* **TASK BRIEF**: Reproduce each of the records below verbatim, line for line, and omit the pictures from your output.

— begin GIVEN DATA —

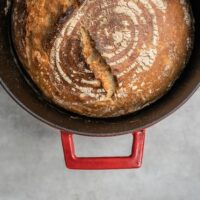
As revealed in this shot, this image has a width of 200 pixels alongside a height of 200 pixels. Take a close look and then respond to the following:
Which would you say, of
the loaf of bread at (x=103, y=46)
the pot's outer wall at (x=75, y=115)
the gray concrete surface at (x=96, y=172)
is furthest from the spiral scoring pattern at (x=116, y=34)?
the gray concrete surface at (x=96, y=172)

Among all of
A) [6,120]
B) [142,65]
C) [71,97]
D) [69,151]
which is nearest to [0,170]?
[6,120]

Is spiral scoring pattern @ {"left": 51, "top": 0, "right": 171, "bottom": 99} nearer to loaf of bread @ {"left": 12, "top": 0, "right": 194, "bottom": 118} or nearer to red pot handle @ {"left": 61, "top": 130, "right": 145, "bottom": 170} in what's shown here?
loaf of bread @ {"left": 12, "top": 0, "right": 194, "bottom": 118}

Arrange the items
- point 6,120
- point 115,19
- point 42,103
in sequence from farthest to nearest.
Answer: point 6,120, point 42,103, point 115,19

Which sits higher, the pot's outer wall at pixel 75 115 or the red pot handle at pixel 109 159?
the pot's outer wall at pixel 75 115

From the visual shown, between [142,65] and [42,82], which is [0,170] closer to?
[42,82]

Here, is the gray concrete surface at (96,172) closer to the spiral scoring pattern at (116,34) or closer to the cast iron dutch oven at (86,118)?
the cast iron dutch oven at (86,118)

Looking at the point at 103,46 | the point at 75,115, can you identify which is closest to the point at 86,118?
the point at 75,115

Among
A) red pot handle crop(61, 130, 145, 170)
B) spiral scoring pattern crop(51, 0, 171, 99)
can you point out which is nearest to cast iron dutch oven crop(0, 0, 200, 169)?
red pot handle crop(61, 130, 145, 170)
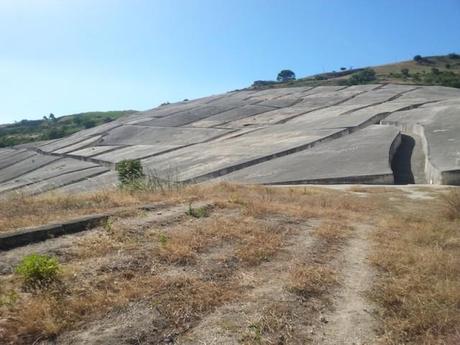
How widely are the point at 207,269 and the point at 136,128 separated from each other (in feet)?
176

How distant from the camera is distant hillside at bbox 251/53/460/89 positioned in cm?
7600

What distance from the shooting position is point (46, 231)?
6012mm

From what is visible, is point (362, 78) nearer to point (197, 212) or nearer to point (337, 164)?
point (337, 164)

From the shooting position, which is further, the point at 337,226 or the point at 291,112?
the point at 291,112

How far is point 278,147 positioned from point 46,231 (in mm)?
24550

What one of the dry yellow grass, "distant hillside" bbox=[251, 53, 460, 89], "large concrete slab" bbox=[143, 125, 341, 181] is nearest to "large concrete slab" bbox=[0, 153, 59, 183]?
"large concrete slab" bbox=[143, 125, 341, 181]

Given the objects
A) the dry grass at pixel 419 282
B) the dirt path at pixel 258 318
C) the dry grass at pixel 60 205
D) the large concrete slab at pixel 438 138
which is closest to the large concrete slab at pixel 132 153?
the large concrete slab at pixel 438 138

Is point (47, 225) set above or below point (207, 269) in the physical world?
above

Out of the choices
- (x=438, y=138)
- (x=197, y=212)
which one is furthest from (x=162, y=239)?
(x=438, y=138)

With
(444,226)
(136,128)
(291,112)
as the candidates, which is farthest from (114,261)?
(136,128)

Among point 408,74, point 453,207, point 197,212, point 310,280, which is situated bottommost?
point 453,207

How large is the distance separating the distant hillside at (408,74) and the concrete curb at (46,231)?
7231 cm

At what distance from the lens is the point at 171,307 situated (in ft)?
14.6

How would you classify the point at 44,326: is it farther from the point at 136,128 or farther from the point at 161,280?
the point at 136,128
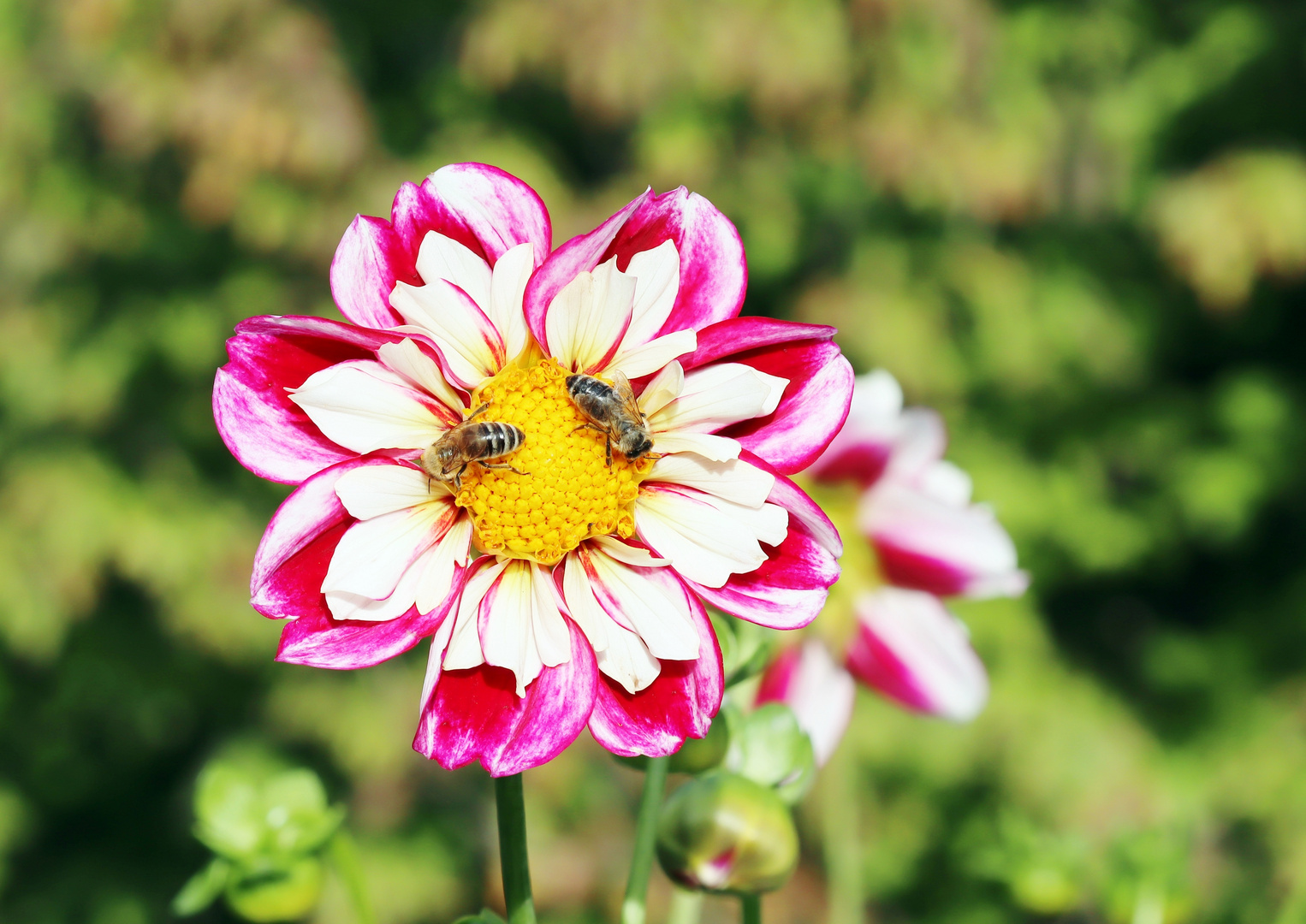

— end GIVEN DATA —

* **SOLUTION FOR THIS PROBLEM**:
As revealed in this shot, this image has a width of 200 pixels alongside a height of 200 pixels. Take a close look and then respond to the following:
Which would you say, of
the loaf of bread at (x=103, y=46)
the pot's outer wall at (x=75, y=115)
the gray concrete surface at (x=96, y=172)
is furthest from the spiral scoring pattern at (x=116, y=34)?
the gray concrete surface at (x=96, y=172)

Among all of
A) [6,120]
B) [142,65]
C) [71,97]
D) [69,151]
which is nearest to [0,170]?
[6,120]

Is spiral scoring pattern @ {"left": 51, "top": 0, "right": 171, "bottom": 99} nearer to loaf of bread @ {"left": 12, "top": 0, "right": 194, "bottom": 118} or nearer to red pot handle @ {"left": 61, "top": 130, "right": 145, "bottom": 170} in what's shown here?
loaf of bread @ {"left": 12, "top": 0, "right": 194, "bottom": 118}

Arrange the items
- point 6,120
- point 115,19
- point 42,103
in sequence from farthest to nearest.
Answer: point 6,120, point 42,103, point 115,19

Which sits higher, the pot's outer wall at pixel 75 115 or the red pot handle at pixel 109 159?
the pot's outer wall at pixel 75 115

From the visual shown, between [142,65] and [42,82], which is [0,170] closer to?
[42,82]

Here, is the gray concrete surface at (96,172) closer to the spiral scoring pattern at (116,34) or closer to the cast iron dutch oven at (86,118)?
the cast iron dutch oven at (86,118)

Looking at the point at 103,46 | the point at 75,115, can you identify which is closest to the point at 86,118?
the point at 75,115

Among
A) red pot handle crop(61, 130, 145, 170)
B) spiral scoring pattern crop(51, 0, 171, 99)
can you point out which is nearest to cast iron dutch oven crop(0, 0, 200, 169)?
red pot handle crop(61, 130, 145, 170)
How widely are the point at 207,269 and the point at 136,128 separated from each other (in feet)?
176

How distant from the camera is distant hillside at bbox 251/53/460/89 positioned in cm?
7600

What distance from the shooting position is point (46, 231)?
6012mm

From what is visible, is point (362, 78) nearer to point (197, 212) or nearer to point (337, 164)?
point (337, 164)

From the shooting position, which is further, the point at 337,226 or the point at 291,112?
the point at 291,112

How far is point 278,147 positioned from point 46,231 (in mm)?
24550

What one of the dry yellow grass, "distant hillside" bbox=[251, 53, 460, 89], "large concrete slab" bbox=[143, 125, 341, 181] is nearest to "large concrete slab" bbox=[0, 153, 59, 183]?
"large concrete slab" bbox=[143, 125, 341, 181]

Given the objects
A) the dry grass at pixel 419 282
B) the dirt path at pixel 258 318
C) the dry grass at pixel 60 205
D) the large concrete slab at pixel 438 138
which is closest to the large concrete slab at pixel 132 153?
the large concrete slab at pixel 438 138

Is point (47, 225) set above or below point (207, 269) in the physical world?
above

Out of the choices
- (x=438, y=138)
- (x=197, y=212)
which one is furthest from (x=162, y=239)?
(x=438, y=138)

With
(444,226)
(136,128)
(291,112)
as the candidates, which is farthest from (114,261)?
(136,128)

Among point 408,74, point 453,207, point 197,212, point 310,280, which is situated bottommost?
point 453,207

How large is the distance separating the distant hillside at (408,74) and the concrete curb at (46,231)?
7231 cm

At what distance from the lens is the point at 171,307 situated (in ft)?
14.6

How would you classify the point at 44,326: is it farther from the point at 136,128 or farther from the point at 161,280?
the point at 136,128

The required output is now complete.